== Set of tasks ==
(a) According to the abstract of the allostery article, why can disease-associated variants be used to identify druggable allosteric sites? Answer in one to three sentences.
(b) Write out the passage of the allostery article from "Allosteric regulation of" to "otherwise similar functions.".

== Excerpt to read ==
__________

Published in final edited form as: Curr Opin Struct Biol. 2020 Apr 14;62:183–188. doi: 10.1016/j.sbi.2020.02.004

Recent advances suggest increased influence of selective pressure in allostery

Archana S Bhat 1, Richard Dustin Schaeffer 1, Lisa Kinch 2, Kirill E Medvedev 1, Nick V Grishin 1,2
PMCID: PMC8011830  NIHMSID: NIHMS1682341  PMID: 32302874

Abstract

Allosteric regulation of protein functions is ubiquitous in organismal biology, but the principles governing its evolution are not well understood. Here we discuss recent studies supporting the large-scale existence of latent allostery in ancestor proteins of superfamilies. As suggested, the evolution of allostery could be driven by the need for specificity in paralogs of slow evolving protein complexes with conserved active sites. The same slow evolution is displayed by purifying selection exhibited in allosteric proteins with somatic mutations involved in cancer, where disease-associated mutations are enriched in both orthosteric and allosteric sites. Consequently, disease-associated variants can be used to identify druggable allosteric sites that are specific for paralogs in protein superfamilies with otherwise similar functions.

Introduction

Allostery is a protein regulatory mechanism where perturbations to a site distal from the active site induce conformational and/or functional change. Allostery is induced when information is transferred between a distal allosteric site and the orthosteric site [1••,2]. The perturbations at the allosteric site can be due to multiple factors [3], commonly in the form of either covalent or non-covalent binding of a molecule, or due to environmental factors such as light absorption or high-pressure [47]. Allosteric regulation has been extensively studied due to its role in a wide range of biological processes [817]. The concept of allostery was discovered five decades ago, after which several mechanisms have been proposed relating allosteric binding to conformational change of protein structure or protein dynamics [1••]. Recent ensemble-based techniques used to study allosteric mechanisms are well outlined in a recent review [4].

While these theories address the physical mechanisms of allostery, their relationship to molecular evolution remains less clear. Some suggest allosteric modulation of extant proteins arose in ancestor proteins with a latent capacity for allosteric modulation [18,19]. Alternately, allosteric proteins could have arisen from non-allosteric predecessors that bind the same orthosteric ligand [20,21]. Importantly, the existence of allostery can impose epistatic (non-additive) effects on mutations, which were evaluated for potential allosteric networks in PDZ domains using statistical covariation of residues [22]. Such work suggests that conditional neutrality mediates evolutionary adaptation of PDZ domains and that this allosteric network has its origins in the capacity of proteins to adapt to binding alternate ligand classes [23]. While the presence of allosteric networks in PDZ domains has since been challenged (reviewed in Ref. [24]), the hypothesis that local changes in phase and structure can lead to long range negative epistasis in a model system of ligand binding supports this idea of conditional neutrality [25].

__________

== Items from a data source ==

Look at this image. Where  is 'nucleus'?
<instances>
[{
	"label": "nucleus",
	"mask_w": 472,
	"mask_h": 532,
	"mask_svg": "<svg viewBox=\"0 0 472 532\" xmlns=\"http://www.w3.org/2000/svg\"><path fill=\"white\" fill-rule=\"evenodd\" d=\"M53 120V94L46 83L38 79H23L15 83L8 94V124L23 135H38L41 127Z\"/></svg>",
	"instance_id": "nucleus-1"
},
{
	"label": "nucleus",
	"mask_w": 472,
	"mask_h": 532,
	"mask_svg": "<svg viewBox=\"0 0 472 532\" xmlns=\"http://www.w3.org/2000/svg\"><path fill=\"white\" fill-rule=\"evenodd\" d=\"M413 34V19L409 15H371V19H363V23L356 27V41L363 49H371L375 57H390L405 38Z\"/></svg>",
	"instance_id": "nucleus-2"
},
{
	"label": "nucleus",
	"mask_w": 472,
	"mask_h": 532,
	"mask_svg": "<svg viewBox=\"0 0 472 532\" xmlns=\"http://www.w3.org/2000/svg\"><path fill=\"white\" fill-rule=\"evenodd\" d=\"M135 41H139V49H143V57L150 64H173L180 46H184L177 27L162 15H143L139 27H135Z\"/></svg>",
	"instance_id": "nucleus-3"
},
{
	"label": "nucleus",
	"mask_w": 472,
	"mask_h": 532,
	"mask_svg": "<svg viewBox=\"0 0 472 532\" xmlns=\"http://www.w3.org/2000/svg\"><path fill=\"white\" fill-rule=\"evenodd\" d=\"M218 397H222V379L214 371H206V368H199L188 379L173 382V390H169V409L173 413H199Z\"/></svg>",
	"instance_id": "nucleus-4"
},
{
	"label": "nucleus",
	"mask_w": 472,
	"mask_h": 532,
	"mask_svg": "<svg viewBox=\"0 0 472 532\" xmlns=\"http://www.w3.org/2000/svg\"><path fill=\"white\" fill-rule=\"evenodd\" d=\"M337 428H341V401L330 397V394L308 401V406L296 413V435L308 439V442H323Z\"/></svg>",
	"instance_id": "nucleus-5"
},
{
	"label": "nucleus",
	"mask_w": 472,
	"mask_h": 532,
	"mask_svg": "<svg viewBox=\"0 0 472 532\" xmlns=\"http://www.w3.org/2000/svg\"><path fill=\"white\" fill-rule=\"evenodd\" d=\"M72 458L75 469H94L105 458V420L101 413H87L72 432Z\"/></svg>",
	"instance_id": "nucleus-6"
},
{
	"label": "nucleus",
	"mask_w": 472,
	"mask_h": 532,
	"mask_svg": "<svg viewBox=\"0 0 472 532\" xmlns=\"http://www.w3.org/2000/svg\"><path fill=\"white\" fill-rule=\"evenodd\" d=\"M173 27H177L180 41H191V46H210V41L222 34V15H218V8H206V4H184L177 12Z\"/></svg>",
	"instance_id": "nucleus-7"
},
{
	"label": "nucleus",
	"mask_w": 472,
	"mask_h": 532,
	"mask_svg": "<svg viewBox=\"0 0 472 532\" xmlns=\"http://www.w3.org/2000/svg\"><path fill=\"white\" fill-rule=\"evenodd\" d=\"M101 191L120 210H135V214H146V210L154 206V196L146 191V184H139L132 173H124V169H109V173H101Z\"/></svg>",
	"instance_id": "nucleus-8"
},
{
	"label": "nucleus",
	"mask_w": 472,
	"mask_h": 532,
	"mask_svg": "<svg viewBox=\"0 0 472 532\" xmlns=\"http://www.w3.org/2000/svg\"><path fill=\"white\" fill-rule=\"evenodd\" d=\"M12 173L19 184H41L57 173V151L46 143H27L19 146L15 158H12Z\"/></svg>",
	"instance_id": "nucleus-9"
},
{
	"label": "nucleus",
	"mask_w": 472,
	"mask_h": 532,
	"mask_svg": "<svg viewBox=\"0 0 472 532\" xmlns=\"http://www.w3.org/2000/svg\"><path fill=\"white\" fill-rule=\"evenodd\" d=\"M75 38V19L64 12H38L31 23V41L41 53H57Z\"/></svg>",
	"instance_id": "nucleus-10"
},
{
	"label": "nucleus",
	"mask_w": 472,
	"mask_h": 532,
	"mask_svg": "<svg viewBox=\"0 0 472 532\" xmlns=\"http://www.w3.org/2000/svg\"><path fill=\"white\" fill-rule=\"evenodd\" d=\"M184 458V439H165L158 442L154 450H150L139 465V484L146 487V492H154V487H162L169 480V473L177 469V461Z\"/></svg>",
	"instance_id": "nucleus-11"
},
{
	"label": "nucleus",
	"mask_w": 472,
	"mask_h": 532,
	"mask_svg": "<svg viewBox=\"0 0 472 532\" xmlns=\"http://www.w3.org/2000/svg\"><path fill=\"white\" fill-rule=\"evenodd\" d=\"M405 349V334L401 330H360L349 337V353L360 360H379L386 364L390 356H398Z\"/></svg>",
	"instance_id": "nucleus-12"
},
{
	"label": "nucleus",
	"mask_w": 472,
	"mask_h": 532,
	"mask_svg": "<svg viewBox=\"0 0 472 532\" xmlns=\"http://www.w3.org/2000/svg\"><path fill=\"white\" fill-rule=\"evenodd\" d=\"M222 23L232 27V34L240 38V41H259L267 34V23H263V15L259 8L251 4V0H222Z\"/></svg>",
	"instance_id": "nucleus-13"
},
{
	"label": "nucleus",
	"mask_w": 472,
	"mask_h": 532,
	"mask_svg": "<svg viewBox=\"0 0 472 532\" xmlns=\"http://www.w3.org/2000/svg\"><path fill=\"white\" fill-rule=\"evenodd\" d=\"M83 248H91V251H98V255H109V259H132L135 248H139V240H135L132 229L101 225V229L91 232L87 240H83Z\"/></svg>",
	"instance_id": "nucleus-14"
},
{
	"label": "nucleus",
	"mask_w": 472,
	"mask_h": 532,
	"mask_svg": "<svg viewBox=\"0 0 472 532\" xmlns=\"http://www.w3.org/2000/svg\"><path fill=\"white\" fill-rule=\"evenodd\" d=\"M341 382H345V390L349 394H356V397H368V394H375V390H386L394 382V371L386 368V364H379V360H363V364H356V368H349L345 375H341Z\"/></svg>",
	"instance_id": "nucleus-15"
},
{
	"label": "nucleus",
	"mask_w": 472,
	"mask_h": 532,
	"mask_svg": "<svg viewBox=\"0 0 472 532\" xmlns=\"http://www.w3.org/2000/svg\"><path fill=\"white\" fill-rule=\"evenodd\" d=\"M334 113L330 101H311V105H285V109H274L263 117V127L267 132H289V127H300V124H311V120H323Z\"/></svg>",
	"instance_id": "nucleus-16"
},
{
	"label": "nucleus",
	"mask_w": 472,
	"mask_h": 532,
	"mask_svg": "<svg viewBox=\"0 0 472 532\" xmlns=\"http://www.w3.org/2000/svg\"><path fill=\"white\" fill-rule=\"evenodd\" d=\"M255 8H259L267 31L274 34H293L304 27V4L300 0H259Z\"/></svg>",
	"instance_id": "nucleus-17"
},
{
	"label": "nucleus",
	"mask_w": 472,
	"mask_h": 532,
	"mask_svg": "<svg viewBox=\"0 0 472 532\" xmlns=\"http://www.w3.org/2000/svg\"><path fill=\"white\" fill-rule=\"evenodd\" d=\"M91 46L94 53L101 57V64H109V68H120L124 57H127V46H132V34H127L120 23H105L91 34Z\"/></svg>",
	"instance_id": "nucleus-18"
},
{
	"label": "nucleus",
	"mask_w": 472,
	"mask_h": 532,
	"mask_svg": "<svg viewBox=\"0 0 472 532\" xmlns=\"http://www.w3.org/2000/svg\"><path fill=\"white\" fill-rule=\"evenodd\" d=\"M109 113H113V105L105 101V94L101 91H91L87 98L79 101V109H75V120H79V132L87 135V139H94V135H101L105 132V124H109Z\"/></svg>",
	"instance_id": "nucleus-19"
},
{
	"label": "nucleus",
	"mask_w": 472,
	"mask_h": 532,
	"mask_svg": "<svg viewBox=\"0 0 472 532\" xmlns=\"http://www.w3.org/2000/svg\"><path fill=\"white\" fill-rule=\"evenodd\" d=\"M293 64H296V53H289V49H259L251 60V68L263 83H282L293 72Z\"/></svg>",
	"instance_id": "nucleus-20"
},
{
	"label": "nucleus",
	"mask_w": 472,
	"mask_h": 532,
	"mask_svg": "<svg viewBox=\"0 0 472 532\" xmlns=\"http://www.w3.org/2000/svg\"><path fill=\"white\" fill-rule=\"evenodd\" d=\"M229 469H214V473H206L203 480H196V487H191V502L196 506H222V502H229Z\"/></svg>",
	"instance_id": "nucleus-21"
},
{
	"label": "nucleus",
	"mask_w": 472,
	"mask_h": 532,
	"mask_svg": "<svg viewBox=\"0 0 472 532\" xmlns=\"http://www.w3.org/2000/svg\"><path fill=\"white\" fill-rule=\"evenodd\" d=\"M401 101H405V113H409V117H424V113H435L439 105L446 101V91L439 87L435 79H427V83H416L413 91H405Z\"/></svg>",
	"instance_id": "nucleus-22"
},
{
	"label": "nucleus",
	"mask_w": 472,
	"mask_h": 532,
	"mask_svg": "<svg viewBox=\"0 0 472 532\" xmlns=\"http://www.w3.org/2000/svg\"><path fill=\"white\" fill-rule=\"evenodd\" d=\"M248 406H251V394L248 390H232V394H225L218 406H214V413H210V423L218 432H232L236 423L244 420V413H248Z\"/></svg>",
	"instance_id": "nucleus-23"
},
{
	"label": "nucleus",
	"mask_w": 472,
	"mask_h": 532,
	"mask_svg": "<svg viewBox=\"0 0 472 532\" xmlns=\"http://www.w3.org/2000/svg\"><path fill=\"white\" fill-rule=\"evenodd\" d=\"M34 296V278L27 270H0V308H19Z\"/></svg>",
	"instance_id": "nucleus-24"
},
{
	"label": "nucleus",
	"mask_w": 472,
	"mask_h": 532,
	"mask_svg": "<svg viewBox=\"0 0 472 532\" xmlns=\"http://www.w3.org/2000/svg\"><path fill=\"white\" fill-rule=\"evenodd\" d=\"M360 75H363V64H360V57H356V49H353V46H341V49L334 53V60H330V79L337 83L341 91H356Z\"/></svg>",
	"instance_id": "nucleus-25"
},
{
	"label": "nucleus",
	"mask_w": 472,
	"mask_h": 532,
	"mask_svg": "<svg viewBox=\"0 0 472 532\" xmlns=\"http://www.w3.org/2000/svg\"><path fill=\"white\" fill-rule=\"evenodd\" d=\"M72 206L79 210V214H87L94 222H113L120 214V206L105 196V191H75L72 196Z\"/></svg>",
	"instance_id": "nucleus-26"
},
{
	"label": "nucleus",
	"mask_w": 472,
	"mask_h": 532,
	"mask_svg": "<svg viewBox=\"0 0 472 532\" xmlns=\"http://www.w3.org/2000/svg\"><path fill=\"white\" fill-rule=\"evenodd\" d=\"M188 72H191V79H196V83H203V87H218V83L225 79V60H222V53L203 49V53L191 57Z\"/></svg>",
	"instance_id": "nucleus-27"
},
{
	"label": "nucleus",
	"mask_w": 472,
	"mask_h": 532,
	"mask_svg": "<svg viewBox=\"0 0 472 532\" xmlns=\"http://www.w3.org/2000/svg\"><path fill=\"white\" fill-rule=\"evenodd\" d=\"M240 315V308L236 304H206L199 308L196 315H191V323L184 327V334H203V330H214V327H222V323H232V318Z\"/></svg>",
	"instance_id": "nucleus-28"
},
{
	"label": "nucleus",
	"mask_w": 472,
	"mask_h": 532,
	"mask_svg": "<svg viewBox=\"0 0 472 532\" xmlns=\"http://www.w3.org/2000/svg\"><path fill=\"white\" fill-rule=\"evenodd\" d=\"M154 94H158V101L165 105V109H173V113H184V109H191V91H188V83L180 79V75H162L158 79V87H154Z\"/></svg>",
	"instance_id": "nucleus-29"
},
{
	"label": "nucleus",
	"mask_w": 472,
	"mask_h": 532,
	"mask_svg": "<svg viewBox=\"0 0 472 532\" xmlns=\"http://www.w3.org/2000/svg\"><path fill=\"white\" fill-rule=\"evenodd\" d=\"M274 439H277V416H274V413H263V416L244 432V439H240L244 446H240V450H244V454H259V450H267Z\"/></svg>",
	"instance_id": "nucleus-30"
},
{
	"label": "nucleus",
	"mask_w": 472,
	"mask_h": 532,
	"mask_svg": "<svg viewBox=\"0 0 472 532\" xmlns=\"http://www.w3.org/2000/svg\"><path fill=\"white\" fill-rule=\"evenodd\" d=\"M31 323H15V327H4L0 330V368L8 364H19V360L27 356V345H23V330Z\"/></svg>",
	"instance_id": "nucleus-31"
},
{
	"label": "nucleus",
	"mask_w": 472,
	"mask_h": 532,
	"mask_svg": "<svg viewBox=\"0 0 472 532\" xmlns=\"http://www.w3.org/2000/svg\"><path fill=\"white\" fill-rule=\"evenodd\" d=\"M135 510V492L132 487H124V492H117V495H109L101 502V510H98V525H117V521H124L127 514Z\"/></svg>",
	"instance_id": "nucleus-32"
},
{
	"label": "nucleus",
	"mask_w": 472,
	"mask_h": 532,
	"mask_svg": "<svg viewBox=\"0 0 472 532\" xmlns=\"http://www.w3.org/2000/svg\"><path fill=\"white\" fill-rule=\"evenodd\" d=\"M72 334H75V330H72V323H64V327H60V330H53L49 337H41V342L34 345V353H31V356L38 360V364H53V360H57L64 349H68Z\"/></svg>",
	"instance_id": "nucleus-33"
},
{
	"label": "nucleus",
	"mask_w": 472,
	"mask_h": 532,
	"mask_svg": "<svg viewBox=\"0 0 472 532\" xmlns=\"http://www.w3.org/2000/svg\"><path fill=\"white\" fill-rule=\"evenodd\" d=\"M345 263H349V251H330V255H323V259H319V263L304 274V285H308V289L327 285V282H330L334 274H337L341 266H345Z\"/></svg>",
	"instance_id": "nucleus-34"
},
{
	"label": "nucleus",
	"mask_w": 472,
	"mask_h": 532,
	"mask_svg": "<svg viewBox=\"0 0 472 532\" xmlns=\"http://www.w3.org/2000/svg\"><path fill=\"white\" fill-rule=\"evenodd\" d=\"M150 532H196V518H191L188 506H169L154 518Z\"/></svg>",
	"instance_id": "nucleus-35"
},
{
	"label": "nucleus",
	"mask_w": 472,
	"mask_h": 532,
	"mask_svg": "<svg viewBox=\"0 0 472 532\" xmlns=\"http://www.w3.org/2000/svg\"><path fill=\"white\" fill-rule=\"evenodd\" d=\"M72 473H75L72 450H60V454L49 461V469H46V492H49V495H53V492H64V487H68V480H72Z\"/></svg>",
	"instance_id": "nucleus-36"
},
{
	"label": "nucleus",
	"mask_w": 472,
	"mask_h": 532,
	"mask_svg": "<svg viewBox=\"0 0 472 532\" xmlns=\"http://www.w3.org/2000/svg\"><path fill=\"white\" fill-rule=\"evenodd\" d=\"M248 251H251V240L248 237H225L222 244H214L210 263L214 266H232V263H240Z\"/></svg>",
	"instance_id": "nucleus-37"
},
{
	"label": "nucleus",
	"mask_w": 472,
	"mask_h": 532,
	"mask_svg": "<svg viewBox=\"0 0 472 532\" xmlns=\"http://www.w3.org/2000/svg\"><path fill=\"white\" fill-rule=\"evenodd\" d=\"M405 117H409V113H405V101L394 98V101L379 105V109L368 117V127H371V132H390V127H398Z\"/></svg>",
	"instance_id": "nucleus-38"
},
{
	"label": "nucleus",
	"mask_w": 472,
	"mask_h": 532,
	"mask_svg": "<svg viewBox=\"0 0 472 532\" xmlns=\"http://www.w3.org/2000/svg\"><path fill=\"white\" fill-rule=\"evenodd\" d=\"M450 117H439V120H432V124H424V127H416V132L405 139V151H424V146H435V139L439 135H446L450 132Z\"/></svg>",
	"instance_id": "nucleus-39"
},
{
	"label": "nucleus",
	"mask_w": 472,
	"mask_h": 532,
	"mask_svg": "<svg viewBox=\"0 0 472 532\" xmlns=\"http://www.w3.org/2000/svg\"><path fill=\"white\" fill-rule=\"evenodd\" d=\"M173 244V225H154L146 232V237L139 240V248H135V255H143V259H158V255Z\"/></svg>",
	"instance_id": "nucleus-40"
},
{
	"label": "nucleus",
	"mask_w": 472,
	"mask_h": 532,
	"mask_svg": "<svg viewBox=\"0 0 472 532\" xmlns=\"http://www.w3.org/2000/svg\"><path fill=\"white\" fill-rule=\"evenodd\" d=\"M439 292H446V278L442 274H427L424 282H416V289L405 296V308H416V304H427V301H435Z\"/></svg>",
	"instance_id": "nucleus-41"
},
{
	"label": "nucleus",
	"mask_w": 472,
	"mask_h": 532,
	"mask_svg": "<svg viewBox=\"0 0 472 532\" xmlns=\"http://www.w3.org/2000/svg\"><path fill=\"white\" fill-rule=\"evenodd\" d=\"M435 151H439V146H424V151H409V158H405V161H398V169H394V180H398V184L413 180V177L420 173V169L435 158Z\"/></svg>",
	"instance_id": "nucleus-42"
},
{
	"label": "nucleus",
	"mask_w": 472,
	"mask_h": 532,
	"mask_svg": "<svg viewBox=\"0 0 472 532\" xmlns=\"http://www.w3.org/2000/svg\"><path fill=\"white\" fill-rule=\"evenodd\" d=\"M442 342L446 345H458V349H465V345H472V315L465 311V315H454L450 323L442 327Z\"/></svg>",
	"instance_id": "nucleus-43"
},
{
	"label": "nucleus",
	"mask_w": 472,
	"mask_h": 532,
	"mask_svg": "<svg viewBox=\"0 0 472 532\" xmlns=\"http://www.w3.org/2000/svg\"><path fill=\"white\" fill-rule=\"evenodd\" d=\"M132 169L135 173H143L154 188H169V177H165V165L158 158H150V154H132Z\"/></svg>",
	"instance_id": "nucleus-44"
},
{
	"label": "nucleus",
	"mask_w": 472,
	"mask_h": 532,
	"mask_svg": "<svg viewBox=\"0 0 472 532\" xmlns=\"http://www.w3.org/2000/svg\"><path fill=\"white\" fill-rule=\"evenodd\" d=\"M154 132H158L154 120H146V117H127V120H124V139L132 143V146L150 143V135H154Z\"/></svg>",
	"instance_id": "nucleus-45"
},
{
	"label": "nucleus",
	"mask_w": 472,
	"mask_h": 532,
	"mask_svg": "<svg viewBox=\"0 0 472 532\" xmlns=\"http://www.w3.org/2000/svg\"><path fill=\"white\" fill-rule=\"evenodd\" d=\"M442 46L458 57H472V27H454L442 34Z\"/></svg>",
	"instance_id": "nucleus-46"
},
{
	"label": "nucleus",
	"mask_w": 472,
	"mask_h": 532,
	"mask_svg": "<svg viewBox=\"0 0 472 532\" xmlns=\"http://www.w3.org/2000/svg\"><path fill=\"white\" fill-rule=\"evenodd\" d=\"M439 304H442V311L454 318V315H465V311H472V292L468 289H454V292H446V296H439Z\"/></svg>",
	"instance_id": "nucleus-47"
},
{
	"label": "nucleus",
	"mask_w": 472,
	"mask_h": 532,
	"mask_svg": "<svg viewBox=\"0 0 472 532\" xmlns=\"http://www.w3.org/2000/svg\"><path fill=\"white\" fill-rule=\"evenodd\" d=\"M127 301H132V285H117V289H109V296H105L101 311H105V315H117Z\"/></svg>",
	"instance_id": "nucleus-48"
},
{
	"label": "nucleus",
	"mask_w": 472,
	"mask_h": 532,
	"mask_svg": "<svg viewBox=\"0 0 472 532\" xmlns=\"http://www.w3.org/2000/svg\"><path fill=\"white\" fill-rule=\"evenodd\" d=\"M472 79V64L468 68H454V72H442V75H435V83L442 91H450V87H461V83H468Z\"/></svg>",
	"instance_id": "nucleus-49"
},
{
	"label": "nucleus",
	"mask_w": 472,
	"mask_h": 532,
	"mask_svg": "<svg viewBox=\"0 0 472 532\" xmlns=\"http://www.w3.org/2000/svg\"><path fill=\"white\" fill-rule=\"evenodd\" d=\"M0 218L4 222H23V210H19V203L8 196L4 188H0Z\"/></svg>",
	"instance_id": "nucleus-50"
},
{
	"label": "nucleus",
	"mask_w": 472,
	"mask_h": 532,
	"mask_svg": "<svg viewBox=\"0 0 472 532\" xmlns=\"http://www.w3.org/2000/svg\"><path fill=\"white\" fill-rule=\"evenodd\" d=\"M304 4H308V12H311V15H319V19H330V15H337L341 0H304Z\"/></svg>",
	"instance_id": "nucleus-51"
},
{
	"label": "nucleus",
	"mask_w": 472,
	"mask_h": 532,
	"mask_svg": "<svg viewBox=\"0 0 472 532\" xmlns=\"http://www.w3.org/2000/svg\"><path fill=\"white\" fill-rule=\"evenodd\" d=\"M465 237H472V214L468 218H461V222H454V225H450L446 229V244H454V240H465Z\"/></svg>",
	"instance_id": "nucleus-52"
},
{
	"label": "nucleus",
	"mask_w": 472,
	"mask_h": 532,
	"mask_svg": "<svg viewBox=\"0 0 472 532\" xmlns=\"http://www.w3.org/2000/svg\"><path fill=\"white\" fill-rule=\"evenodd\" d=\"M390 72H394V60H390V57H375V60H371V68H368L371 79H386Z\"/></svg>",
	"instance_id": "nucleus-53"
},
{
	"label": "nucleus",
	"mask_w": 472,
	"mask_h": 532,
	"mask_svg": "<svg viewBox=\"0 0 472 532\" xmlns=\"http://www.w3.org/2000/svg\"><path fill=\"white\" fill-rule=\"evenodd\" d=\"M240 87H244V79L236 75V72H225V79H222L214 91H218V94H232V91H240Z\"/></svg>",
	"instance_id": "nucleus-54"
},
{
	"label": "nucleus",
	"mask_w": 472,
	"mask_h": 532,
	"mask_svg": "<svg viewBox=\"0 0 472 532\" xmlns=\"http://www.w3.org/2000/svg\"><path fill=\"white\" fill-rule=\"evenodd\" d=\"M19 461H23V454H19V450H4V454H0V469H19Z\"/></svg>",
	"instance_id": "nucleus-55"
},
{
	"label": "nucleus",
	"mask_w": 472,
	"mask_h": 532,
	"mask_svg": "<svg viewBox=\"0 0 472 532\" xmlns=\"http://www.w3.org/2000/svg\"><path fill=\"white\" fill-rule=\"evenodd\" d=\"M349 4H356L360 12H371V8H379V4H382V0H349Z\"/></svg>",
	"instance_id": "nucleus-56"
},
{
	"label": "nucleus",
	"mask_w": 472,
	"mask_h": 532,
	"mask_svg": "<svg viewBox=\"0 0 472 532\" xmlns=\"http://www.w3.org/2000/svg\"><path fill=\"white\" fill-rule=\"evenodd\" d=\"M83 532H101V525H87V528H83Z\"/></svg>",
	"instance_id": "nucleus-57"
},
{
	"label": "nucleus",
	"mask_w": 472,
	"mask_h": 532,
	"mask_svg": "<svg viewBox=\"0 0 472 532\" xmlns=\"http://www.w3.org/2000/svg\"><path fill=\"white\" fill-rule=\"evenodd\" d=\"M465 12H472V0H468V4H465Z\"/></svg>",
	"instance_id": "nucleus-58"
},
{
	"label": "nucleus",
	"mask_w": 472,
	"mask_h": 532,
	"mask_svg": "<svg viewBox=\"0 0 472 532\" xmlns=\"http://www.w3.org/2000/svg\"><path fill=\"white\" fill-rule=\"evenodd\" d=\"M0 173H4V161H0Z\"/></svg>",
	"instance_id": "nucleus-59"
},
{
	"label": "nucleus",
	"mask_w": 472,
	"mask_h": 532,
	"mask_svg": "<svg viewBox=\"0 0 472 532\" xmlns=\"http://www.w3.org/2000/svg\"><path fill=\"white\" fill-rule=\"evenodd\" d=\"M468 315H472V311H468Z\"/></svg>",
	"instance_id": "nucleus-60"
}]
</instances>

__________

== Outputs for the tasks ==
(a) In allosteric proteins with somatic mutations involved in cancer, disease-associated mutations are enriched in both orthosteric and allosteric sites. So these variants can point to druggable allosteric sites that are specific for paralogs in protein superfamilies with otherwise similar functions.

(b)
Allosteric regulation of protein functions is ubiquitous in organismal biology, but the principles governing its evolution are not well understood. Here we discuss recent studies supporting the large-scale existence of latent allostery in ancestor proteins of superfamilies. As suggested, the evolution of allostery could be driven by the need for specificity in paralogs of slow evolving protein complexes with conserved active sites. The same slow evolution is displayed by purifying selection exhibited in allosteric proteins with somatic mutations involved in cancer, where disease-associated mutations are enriched in both orthosteric and allosteric sites. Consequently, disease-associated variants can be used to identify druggable allosteric sites that are specific for paralogs in protein superfamilies with otherwise similar functions.